TNBC activation of downstream members of the PI3K signaling pathway is very common as indicated by the frequency of PTEN LOE, INPP4B loss and MAGI3 and AKT3 activating translocations [36]. As we wanted to evaluate the most stable PTEN modifications, we considered that genomic alterations were the most relevant way to identify stable PTEN loss of function. Thus, the evaluation of PTEN deletions using the MLPA methods appeared the most robust way to identify a true PTEN deficiency in our population. PTEN deletions were detected in 21.50 % and were significantly associated with grade III tumors (p < 0.001). PIK3CA mutations and PTEN loss are considered to be nearly mutually exclusive in breast tumors [11, 14], a characteristic shared by our series, as only four tumors presented concomitantly a PTEN deletion and a PIK3CA activating mutation (one in exon 9, three in exon 20, Table 2). PTEN dysregulation, observed in 16.6 to 63 % of TNBC depending on the evaluation method and the disease stage [17, 35, 37, 38], has been consistently reported to be associated with poor prognosis in these patients [37, 38]. The lack of significant association between PTEN deletion and RFS/OS in our study could be linked to the fact that we evaluated exclusively PTEN deletions, rather than PTEN LOE, and the frequency of PTEN abnormalities (20.1 %) was thus lower than in classical LOE studies [17, 35, 37, 38]. An extensive evaluation of the different mechanisms responsible for PTEN LOE, together with PTEN expression by IHC, could be useful for understanding its clinical and biological implications in our population.

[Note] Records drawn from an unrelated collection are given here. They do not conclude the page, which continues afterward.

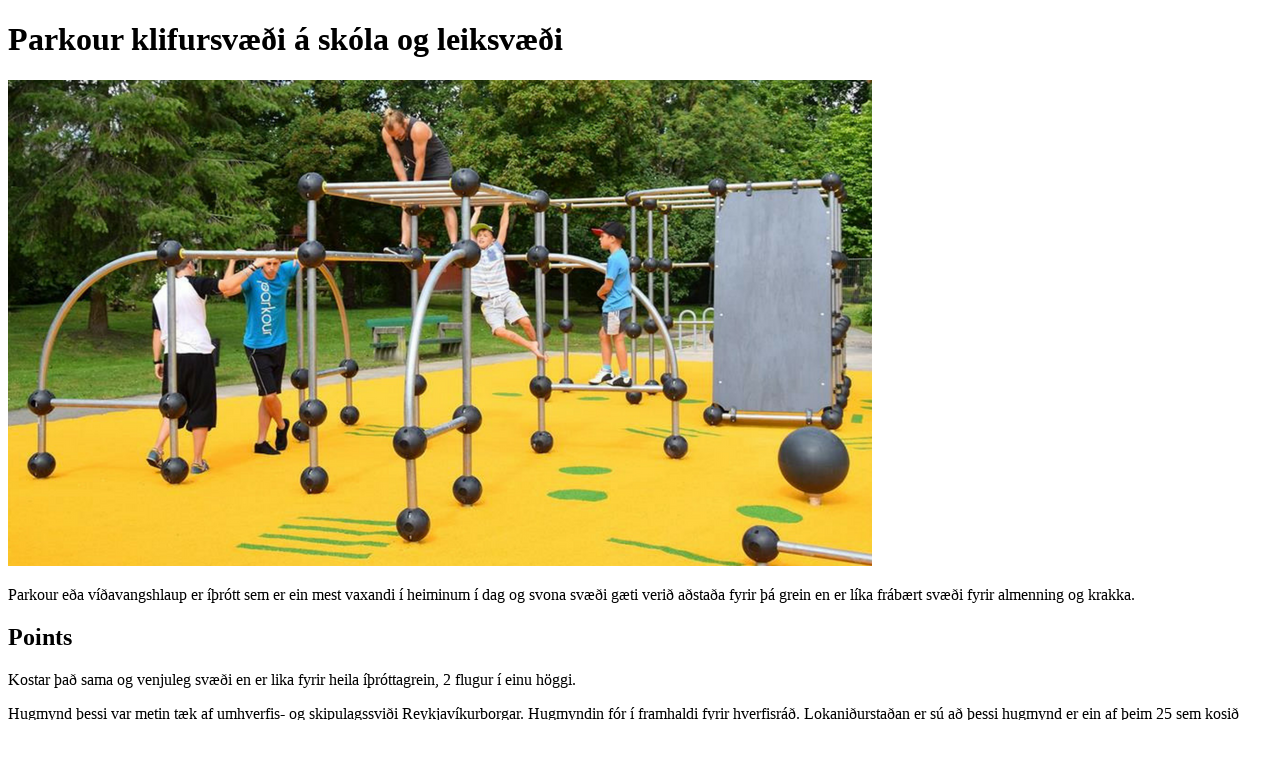

--- FILE ---
content_type: text/html; charset=utf-8
request_url: https://adgengissogur.betrireykjavik.is/post/17254
body_size: 1210
content:
<!DOCTYPE html><html lang="en"><head><title>Parkour klifursvæði á skóla og leiksvæði</title><meta property="og:url" content="https://adgengissogur.betrireykjavik.is/post/17254"><meta property="og:title" content="Parkour klifursvæði á skóla og leiksvæði"><meta property="og:description" content="Parkour eða víðavangshlaup er íþrótt sem er ein mest vaxandi í heiminum í dag og svona svæði gæti verið aðstaða fyrir þá grein en er líka frábært svæði fyrir almenning og krakka."><meta property="og:image" content="https://yrpri6-production.s3.amazonaws.com/Tp/i8/x9-retina.png"><meta property="og:type" content="website"><meta property="og:image:width" content="864"><meta property="og:image:height" content="486"><meta name="twitter:card" content="summary_large_image"><meta name="twitter:url" content="https://adgengissogur.betrireykjavik.is/post/17254"><meta name="twitter:title" content="Parkour klifursvæði á skóla og leiksvæði"><meta name="twitter:description" content="Parkour eða víðavangshlaup er íþrótt sem er ein mest vaxandi í heiminum í dag og svona svæði gæti verið aðstaða fyrir þá grein en er líka frábært svæði fyrir almenning og krakka."><meta name="twitter:image" content="https://yrpri6-production.s3.amazonaws.com/Tp/i8/x9-retina.png"><meta name="twitter:image:alt" content="Parkour klifursvæði á skóla og leiksvæði"></head><body><h1>Parkour klifursvæði á skóla og leiksvæði</h1><img src="https://yrpri6-production.s3.amazonaws.com/Tp/i8/x9-retina.png" alt="Parkour klifursvæði á skóla og leiksvæði"><p>Parkour eða víðavangshlaup er íþrótt sem er ein mest vaxandi í heiminum í dag og svona svæði gæti verið aðstaða fyrir þá grein en er líka frábært svæði fyrir almenning og krakka.</p><div><h2>Points</h2></div><div><div><p>Kostar það sama og venjuleg svæði en er lika fyrir heila íþróttagrein, 2 flugur í einu höggi.</p></div><div><p>Hugmynd þessi var metin tæk af umhverfis- og skipulagssviði Reykjavíkurborgar. Hugmyndin fór í framhaldi fyrir
hverfisráð. Lokaniðurstaðan er sú að þessi hugmynd er ein af þeim 25 sem kosið verður um í haust 2018 í þínu hverfi.

Hér má sjá lista yfir þær hugmyndir  sem  verða til kosninga  í verkefninu Hverfið mitt þann 17.- 30. október nk.
www.hverfidmitt.is 

Í kosningunni getur þú stjörnumerkt þína uppáhalds hugmynd og gefið henni þannig tvöfalt vægi!</p></div><div><p>Gera gott svæði enn betra með viðhaldi og fleiri valmöguleikum á leik.</p></div></div><p><b><a href="/group/1511"><div><p>Back to group</p></div></a></b></p><p><small>This content is created by the open source Your Priorities citizen engagement platform designed by the non profit Citizens Foundation</small></p><p><small><a href="https://github.com/CitizensFoundation/your-priorities-app"><div>Your Priorities on GitHub</div></a></small></p><p><small><a href="https://citizens.is"><div>Check out the Citizens Foundation website for more information</div></a></small></p><script defer src="https://static.cloudflareinsights.com/beacon.min.js/vcd15cbe7772f49c399c6a5babf22c1241717689176015" integrity="sha512-ZpsOmlRQV6y907TI0dKBHq9Md29nnaEIPlkf84rnaERnq6zvWvPUqr2ft8M1aS28oN72PdrCzSjY4U6VaAw1EQ==" data-cf-beacon='{"version":"2024.11.0","token":"f35e6024fac24a6a943a40f7470d35fc","r":1,"server_timing":{"name":{"cfCacheStatus":true,"cfEdge":true,"cfExtPri":true,"cfL4":true,"cfOrigin":true,"cfSpeedBrain":true},"location_startswith":null}}' crossorigin="anonymous"></script>
</body></html>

A potential pitfall of our study could be linked to the choice of a European definition of TNBC, considering a <10 % negativity threshold for the determination of the hormone receptor status. However, the fact that the exclusion of the 11 cases with HR values between 1 and 9 % did not change the multivariate analysis results, and the fact that recent biological studies showed a close biologic similarity between the <1 % HR and 1–9 % HR population [39], both strengthen our results.

Conclusions

High EGFR protein expression and exon 9 PIK3CA activating mutations are independent prognostic factors in TNBC. These different molecular abnormalities could affect TNBC sensitivity to various anticancer treatments under development, such as mTOR inhibitors, PARP inhibitors or androgen receptor inhibitors. Therefore, it is now important to globally evaluate the EGFR/PI3K/PTEN pathway, together with androgen receptor and DNA repair deficiency status, to better identify different TNBC subgroups that could be sensitive to various kinase inhibitors, including anti-PI3K targeted therapies, or specific targeted therapy combinations.